- _Page text_
If your imports fall outside these five categories, or if your supply chain is entirely outside Mainland China, Phase 1 does not currently apply to you. Phase 2 expansion has been announced but not yet gazetted.

What the CoC must contain

A valid CoC for PVoC purposes must be issued by one of four accredited inspection bodies: CCIC (China Certification and Inspection Group), SGS, Intertek, or Bureau Veritas. It must be issued at the source — at the factory or port of departure in China — before the bill of lading is signed. It must reference the applicable South African National Standards (SANS) for the product category. A CoC issued after goods arrive in South Africa is not valid for PVoC purposes.

What certificatesofconformity.co.za does

The inspection body issues the CoC. We handle the documentation layer: SHA-256 hashing the CoC PDF to create a tamper-proof digital fingerprint, registering it on a permanent verification URL that SARS Customs can check in seconds, and retaining it for the 5-year period required by Section 101 of the Customs and Excise Act, 1964.

- _Given data_
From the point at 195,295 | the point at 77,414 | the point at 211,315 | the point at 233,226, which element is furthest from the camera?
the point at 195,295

- _Task objective_
Summarize the certificate-of-conformity text in two sentences.

- _Task output_
A CoC valid for PVoC purposes must be issued by CCIC, SGS, Intertek, or Bureau Veritas at the factory or port of departure in China before the bill of lading is signed, and it must reference the applicable SANS; Phase 1 does not currently apply to imports outside the five categories or to supply chains entirely outside Mainland China. Certificatesofconformity.co.za does not issue the CoC but creates a SHA-256 fingerprint of the CoC PDF, registers it on a permanent verification URL that SARS Customs can check, and retains it for the five years required by Section 101 of the Customs and Excise Act, 1964.